Having this central network creates some housekeeping responsibilities for the Beacon Project; Fiume is now considering new requirements for what kinds of datasets can be added to the network, both as a quality control measure for query results, and to prevent redundancies. Several different organizations, for instance, have lit beacons attached to the publicly available 1000 Genomes Project, which makes answers that emerge from that dataset much less informative.

Still, the very fact that redundancy has become an issue in the Beacon Project is a testament to its success at getting beacons lit around the world. Fiume attributes this partly to a network effect, in which the participation of big players like the Wellcome Trust Sanger Institute, UC Santa Cruz, and the Personal Genome Project encourages smaller organizations to light beacons of their own.
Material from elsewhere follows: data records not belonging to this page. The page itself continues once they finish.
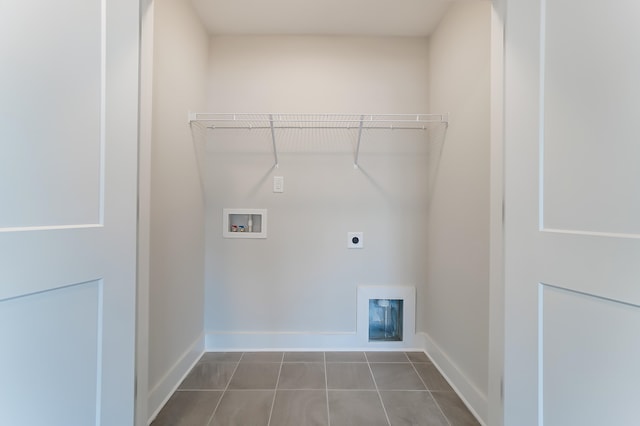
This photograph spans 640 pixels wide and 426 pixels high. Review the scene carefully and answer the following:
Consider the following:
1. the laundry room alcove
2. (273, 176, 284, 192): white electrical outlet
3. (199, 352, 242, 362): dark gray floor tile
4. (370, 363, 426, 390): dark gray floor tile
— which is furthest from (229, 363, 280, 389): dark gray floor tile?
(273, 176, 284, 192): white electrical outlet

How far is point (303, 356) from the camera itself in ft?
6.48

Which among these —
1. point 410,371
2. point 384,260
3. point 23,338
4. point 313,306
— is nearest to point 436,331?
point 410,371

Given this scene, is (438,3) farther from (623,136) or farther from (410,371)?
(410,371)

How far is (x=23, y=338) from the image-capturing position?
0.69m

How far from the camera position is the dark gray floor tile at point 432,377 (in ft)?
5.42

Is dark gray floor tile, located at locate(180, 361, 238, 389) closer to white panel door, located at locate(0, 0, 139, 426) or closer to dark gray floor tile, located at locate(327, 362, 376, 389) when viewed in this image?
dark gray floor tile, located at locate(327, 362, 376, 389)

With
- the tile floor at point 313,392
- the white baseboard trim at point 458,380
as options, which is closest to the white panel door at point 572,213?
the white baseboard trim at point 458,380

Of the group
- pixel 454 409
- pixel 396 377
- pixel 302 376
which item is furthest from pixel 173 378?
pixel 454 409

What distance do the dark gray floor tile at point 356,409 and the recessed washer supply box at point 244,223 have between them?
46.6 inches

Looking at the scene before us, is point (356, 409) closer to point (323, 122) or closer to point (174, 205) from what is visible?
point (174, 205)

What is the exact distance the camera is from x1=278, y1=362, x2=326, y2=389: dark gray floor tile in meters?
1.64

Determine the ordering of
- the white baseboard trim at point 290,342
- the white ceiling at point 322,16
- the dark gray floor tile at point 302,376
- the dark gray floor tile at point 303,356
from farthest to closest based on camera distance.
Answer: the white baseboard trim at point 290,342
the dark gray floor tile at point 303,356
the white ceiling at point 322,16
the dark gray floor tile at point 302,376

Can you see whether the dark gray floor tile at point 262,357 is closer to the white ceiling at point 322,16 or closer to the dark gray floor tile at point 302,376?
the dark gray floor tile at point 302,376

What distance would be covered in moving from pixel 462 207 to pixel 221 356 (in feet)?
6.45
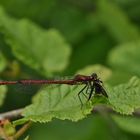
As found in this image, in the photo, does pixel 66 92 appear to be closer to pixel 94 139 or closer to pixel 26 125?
pixel 26 125

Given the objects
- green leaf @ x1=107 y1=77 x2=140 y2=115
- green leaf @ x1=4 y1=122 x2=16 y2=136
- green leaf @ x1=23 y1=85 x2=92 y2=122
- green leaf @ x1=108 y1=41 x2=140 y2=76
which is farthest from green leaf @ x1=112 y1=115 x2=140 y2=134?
green leaf @ x1=4 y1=122 x2=16 y2=136

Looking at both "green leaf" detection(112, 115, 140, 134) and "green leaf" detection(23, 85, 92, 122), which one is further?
"green leaf" detection(112, 115, 140, 134)

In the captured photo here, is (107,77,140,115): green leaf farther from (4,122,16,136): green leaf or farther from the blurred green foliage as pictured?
the blurred green foliage

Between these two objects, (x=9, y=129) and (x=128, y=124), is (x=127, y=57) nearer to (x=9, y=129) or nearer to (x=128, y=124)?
(x=128, y=124)

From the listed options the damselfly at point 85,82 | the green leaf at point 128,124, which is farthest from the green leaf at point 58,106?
the green leaf at point 128,124

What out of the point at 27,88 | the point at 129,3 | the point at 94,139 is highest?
the point at 129,3

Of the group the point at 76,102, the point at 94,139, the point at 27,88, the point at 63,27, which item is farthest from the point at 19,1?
the point at 76,102

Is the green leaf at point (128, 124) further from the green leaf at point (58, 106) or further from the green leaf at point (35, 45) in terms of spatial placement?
the green leaf at point (58, 106)

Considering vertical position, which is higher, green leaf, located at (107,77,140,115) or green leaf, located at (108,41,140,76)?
green leaf, located at (108,41,140,76)
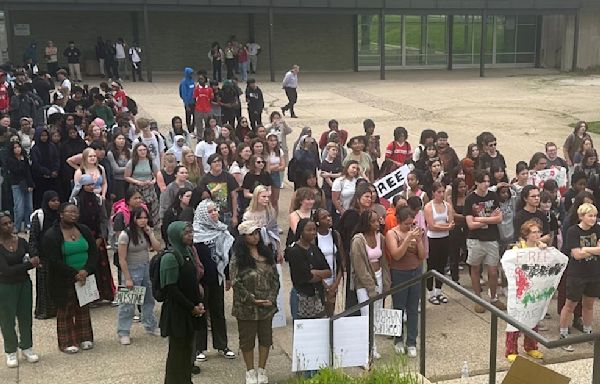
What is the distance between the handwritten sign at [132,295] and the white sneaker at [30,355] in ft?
3.18

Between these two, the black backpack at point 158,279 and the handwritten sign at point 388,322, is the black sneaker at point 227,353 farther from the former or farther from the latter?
the handwritten sign at point 388,322

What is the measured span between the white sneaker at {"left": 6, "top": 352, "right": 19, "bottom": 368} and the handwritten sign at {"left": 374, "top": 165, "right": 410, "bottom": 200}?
15.4 ft

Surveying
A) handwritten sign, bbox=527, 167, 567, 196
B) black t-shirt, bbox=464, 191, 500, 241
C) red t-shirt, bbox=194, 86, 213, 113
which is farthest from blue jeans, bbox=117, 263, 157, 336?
red t-shirt, bbox=194, 86, 213, 113

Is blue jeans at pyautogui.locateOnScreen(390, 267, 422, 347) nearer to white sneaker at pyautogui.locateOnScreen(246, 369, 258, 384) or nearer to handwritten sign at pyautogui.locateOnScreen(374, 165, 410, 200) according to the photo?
white sneaker at pyautogui.locateOnScreen(246, 369, 258, 384)

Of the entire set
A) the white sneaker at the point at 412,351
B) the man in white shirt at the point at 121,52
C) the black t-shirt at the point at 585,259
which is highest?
the man in white shirt at the point at 121,52

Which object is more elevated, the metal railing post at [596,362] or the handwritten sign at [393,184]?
the handwritten sign at [393,184]

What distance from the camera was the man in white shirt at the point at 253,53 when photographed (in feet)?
106

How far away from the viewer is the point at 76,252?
279 inches

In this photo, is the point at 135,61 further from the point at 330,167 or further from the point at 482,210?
the point at 482,210

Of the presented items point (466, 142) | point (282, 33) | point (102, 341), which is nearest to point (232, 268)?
point (102, 341)

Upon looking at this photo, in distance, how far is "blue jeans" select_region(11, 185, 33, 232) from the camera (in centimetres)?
1077

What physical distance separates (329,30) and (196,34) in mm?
6799

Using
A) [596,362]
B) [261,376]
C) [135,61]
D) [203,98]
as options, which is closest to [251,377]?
[261,376]

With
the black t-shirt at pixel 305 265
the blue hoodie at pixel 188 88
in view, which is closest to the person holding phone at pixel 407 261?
the black t-shirt at pixel 305 265
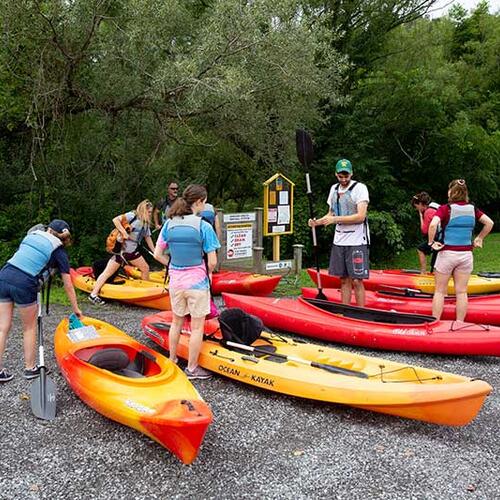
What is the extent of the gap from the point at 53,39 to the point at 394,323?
6714 mm

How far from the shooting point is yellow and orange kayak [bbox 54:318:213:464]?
10.7 feet

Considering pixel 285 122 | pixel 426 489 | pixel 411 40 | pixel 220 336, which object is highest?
pixel 411 40

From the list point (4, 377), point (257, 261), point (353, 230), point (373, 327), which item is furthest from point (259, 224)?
point (4, 377)

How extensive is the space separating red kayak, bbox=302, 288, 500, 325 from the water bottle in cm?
114

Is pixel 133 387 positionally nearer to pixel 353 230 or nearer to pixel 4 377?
pixel 4 377

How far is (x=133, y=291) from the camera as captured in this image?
7543 millimetres

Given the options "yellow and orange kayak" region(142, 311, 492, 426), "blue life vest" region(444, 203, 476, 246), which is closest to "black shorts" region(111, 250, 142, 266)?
"yellow and orange kayak" region(142, 311, 492, 426)

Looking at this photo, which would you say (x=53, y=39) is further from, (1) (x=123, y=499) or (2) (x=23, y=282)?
(1) (x=123, y=499)

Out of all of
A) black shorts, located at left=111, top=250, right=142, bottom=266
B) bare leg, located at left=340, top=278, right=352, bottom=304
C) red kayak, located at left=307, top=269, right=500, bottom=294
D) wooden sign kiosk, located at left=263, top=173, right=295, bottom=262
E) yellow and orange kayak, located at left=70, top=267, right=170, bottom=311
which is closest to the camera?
bare leg, located at left=340, top=278, right=352, bottom=304

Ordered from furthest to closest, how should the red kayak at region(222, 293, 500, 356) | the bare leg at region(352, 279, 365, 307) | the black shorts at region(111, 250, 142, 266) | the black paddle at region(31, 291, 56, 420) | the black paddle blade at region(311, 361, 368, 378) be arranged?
the black shorts at region(111, 250, 142, 266) < the bare leg at region(352, 279, 365, 307) < the red kayak at region(222, 293, 500, 356) < the black paddle blade at region(311, 361, 368, 378) < the black paddle at region(31, 291, 56, 420)

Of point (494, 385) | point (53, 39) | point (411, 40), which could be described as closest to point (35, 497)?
point (494, 385)

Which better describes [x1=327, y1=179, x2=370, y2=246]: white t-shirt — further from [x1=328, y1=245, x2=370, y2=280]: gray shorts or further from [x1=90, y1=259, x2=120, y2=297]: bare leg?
[x1=90, y1=259, x2=120, y2=297]: bare leg

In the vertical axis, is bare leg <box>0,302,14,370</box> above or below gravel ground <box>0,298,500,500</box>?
above

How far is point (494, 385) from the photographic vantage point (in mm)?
4879
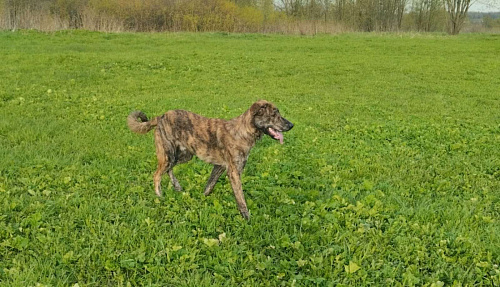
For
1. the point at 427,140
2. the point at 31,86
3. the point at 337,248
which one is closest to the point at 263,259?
the point at 337,248

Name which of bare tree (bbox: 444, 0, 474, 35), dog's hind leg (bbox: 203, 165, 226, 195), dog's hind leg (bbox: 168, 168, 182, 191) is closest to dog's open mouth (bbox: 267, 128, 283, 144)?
dog's hind leg (bbox: 203, 165, 226, 195)

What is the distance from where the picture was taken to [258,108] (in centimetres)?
499

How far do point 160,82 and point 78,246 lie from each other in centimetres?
1193

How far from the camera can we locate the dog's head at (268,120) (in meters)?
5.01

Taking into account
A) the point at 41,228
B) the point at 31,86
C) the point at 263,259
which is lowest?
the point at 263,259

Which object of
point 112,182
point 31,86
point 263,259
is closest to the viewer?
point 263,259

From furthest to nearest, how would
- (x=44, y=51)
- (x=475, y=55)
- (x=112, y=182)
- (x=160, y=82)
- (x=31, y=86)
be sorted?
(x=475, y=55)
(x=44, y=51)
(x=160, y=82)
(x=31, y=86)
(x=112, y=182)

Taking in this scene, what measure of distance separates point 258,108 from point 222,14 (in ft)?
116

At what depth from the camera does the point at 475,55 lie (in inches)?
940

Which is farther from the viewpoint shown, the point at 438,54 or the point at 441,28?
the point at 441,28

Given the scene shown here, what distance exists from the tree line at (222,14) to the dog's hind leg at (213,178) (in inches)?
1078

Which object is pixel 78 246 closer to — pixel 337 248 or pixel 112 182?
pixel 112 182

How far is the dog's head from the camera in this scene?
197 inches

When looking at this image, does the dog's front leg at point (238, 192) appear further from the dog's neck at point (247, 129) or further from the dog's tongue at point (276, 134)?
the dog's tongue at point (276, 134)
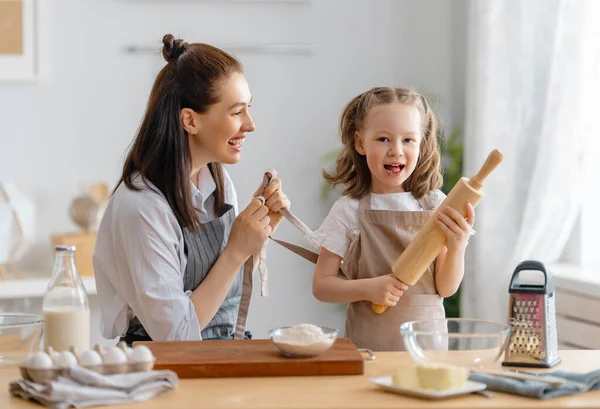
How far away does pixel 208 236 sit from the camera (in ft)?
7.45

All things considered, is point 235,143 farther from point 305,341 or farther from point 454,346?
point 454,346

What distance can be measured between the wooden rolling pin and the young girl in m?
0.16

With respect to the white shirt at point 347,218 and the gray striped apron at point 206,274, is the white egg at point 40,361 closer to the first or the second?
the gray striped apron at point 206,274

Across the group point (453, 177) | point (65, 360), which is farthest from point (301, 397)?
point (453, 177)

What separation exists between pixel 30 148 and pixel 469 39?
2.06 metres

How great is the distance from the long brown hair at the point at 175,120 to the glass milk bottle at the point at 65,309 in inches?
21.9

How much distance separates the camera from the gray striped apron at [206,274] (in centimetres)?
220

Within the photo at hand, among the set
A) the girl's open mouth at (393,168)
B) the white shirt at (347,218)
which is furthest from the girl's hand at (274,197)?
the girl's open mouth at (393,168)

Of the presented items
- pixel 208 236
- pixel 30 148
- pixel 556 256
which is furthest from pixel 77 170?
pixel 556 256

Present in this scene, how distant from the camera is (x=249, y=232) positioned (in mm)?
2152

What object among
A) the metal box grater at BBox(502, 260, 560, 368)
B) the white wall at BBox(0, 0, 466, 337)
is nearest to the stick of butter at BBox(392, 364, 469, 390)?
the metal box grater at BBox(502, 260, 560, 368)

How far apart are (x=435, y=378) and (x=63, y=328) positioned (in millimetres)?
719

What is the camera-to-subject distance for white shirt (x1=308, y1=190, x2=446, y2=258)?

The GA4GH team can now start to prioritize, reaching out, for instance, to more institutions outside the U.S. and Europe to get a greater variety of populations represented in beacon queries.

Beacons will probably never be the basis for truly sophisticated collaborations, which will often have to share sensitive information about specific people, opening up extra privacy and security concerns. For that kind of data sharing, GA4GH is sponsoring separate projects like the Matchmaker Exchange, a network dedicated to clinical labs that specialize in rare disease cases. In that project, participants are asked to put forward whole patient profiles and go through multiple layers of consent before they can make data transfers, involving patients themselves in the decision-making process.

But there will be niche cases where a beacon can be highly informative on its own. Fiume remembers fielding one request to light a beacon in a database made entirely of misleading genetic variants ― alleles that seem like they may be disease-causing, but which follow-up research has flagged as false positives. Queries to that beacon could be used as a quick way to rule out suspected variants while working on a genetic diagnosis.

That project has not panned out, because of concerns about how the database would be curated and governed. But it does hint at the kinds of creative, open projects that could be enabled by a shared language for genomic data. And as GA4GH keeps working to tackle the knottiest problems of creating a sustainable infrastructure for genomics, the Beacon Project will continue as the leading end of the wedge, opening up the social structures that will allow this crucial data to be freely and responsibly shared.